Data extract:
****************
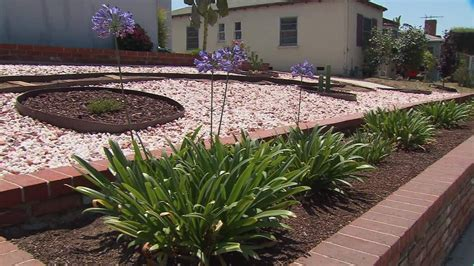 californians plant drought friendly landscapes video small business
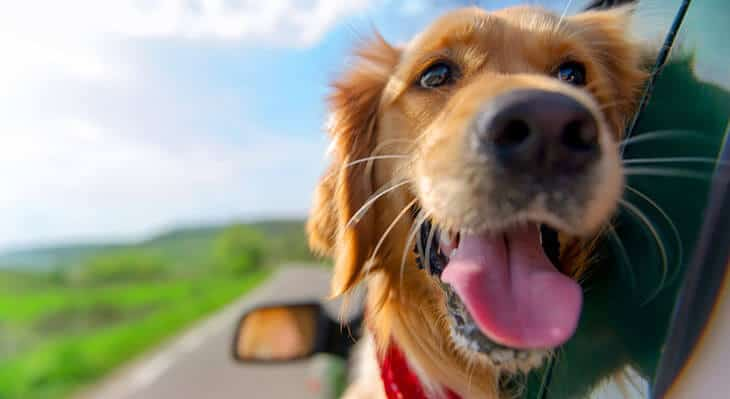 dog friendly road trips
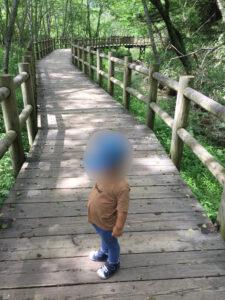 丸太橋 上高地 3歳 2歳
****************
What needs to be done: Type out the data above again exactly as written, minus the images.

Written response:
 californians plant drought friendly landscapes video small business
 dog friendly road trips
 丸太橋 上高地 3歳 2歳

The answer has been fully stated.